-- Start of Dataset entries --

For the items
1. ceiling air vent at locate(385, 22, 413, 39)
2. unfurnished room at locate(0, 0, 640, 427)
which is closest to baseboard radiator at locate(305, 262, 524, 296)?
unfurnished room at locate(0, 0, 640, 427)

-- End of Dataset entries --

Turn each line of the records above into a row of a Markdown table with the columns "Row" and "Line". Number the rows and leave out blank lines.

▶ The output:
| Row | Line |
|---|---|
| 1 | For the items |
| 2 | 1. ceiling air vent at locate(385, 22, 413, 39) |
| 3 | 2. unfurnished room at locate(0, 0, 640, 427) |
| 4 | which is closest to baseboard radiator at locate(305, 262, 524, 296)? |
| 5 | unfurnished room at locate(0, 0, 640, 427) |